An online counseling doctoral program, or a Ph.D., fine-tunes the experiences gained in a master’s degree program. Course work, field study, and residencies prepare graduates for high-level clinical counseling, teaching, and research. Counseling psychologists with a Ph.D. can be licensed to practice in any state. They may also supervise master’s degree candidates, hold academic positions, and perform individual research in subspecialties such as sport psychology, anger and aggression psychology, developmental disabilities, or neuropsychology.

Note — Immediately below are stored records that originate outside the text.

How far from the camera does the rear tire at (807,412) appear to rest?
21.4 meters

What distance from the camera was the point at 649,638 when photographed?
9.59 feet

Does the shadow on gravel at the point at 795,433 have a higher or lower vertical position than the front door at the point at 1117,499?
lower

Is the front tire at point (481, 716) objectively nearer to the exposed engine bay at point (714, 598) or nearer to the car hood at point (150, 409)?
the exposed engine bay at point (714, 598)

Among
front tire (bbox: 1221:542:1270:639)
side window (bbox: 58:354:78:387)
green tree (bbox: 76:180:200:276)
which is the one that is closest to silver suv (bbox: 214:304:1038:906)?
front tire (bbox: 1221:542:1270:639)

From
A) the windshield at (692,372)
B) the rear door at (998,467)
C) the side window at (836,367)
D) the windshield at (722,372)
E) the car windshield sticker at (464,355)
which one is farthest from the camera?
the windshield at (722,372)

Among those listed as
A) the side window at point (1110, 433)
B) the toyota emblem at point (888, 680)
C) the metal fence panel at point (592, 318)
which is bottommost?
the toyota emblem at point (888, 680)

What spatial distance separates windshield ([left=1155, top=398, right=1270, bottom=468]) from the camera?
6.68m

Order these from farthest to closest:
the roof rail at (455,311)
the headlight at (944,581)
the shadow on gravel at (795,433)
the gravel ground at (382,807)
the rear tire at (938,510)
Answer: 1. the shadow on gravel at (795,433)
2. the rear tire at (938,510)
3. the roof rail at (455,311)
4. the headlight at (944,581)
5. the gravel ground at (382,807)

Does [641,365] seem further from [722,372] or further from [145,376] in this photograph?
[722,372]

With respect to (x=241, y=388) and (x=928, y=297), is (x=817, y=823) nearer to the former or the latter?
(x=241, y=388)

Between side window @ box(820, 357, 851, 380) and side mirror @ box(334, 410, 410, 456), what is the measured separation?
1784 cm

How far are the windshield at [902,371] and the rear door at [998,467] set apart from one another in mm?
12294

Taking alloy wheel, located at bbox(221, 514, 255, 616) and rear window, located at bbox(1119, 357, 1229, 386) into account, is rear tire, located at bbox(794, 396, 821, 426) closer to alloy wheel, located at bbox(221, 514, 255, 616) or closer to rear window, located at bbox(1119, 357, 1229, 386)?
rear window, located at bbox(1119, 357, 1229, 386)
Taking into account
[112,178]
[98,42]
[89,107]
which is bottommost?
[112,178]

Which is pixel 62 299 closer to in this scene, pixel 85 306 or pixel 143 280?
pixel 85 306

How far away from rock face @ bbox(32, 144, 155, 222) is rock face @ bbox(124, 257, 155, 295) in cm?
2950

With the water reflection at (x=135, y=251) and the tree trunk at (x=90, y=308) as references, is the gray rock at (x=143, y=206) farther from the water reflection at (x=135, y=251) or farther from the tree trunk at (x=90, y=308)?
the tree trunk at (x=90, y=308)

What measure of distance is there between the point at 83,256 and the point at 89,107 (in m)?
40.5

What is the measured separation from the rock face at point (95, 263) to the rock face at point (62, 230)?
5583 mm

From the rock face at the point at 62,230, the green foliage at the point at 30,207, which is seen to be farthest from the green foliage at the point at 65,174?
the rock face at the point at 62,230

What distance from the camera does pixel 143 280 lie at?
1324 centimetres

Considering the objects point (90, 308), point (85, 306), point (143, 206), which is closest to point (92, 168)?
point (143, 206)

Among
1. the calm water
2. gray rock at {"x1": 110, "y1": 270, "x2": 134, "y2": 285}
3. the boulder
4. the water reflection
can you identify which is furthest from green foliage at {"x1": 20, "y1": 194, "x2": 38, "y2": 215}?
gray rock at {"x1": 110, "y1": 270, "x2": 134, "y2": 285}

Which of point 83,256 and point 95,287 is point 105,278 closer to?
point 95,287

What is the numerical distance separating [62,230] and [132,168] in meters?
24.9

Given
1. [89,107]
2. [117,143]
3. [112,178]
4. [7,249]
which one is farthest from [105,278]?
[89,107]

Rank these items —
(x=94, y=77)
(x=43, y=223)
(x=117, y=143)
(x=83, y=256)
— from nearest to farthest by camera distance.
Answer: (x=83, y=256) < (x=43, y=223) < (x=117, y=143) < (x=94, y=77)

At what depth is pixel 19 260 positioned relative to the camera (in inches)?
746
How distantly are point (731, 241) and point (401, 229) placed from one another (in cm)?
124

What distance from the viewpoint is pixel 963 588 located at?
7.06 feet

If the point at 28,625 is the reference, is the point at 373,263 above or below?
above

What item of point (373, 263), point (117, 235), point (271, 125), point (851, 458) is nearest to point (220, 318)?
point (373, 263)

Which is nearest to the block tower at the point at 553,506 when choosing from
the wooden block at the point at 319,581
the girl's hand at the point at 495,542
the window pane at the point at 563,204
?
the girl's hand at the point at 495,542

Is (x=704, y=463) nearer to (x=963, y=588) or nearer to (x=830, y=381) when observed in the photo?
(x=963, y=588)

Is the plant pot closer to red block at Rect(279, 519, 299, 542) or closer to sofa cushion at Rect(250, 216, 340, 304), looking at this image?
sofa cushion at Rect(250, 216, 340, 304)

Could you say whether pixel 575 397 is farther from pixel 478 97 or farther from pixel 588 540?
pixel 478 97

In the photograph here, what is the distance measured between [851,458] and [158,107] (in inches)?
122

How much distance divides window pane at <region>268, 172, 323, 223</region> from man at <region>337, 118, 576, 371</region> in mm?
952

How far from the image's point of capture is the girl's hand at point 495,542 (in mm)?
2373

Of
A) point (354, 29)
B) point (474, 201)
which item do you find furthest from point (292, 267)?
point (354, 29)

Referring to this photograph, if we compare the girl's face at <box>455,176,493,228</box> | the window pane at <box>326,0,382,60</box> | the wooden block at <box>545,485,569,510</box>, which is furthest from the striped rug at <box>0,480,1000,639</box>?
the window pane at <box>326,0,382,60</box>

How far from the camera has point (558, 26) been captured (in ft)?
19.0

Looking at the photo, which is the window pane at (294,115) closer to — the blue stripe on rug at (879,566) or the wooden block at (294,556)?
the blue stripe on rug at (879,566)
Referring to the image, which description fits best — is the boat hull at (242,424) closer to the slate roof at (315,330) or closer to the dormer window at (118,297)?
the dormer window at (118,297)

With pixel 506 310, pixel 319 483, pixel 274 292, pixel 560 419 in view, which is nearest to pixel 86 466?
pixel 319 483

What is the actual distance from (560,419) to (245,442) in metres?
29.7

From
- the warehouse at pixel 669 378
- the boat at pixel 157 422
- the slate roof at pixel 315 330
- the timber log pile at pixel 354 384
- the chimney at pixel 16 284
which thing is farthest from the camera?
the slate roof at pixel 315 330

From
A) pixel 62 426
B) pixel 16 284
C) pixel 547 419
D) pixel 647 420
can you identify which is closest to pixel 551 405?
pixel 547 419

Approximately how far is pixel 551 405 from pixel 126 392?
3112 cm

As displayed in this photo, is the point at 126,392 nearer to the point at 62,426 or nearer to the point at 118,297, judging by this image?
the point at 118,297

Why a Doctoral Degree in Counseling?
The primary advantage to a Ph.D. in General Counseling is that it is the highest degree program available in the field; graduates of this type of program can essentially take their pick of available jobs. Online counseling degrees require far more clinical experience and research than does a master’s program; practitioners can charge higher hourly rates for counseling than their less-educated peers. Counseling psychology is also more rarified than its alternative doctoral option: Psy.D. programs, which focus much less on research, are more numerous and graduate more candidates than Ph.D. programs.
Getting into a Counseling Doctoral Program
Online counseling doctoral programs have fairly strict admissions guidelines. A standard PhD in General Counseling program will require the following:
- A master’s degree from an accredited program. (Some programs will accept a bachelors degree as a prerequisite, but these are rarely found online.)
- A GPA of at least 3.0, often as high as 3.5
- A GRE composite score of at least 600
- Several years of professional experience (may include research done as a master’s candidate)
- Two to three letters of reference
- An interview with department supervisors
Once admitted, there are several options available that can convert prior knowledge into class credits. Some schools grant credit hours for membership in professional organizations, high scores on certain proficiency examinations and on-the-job experience.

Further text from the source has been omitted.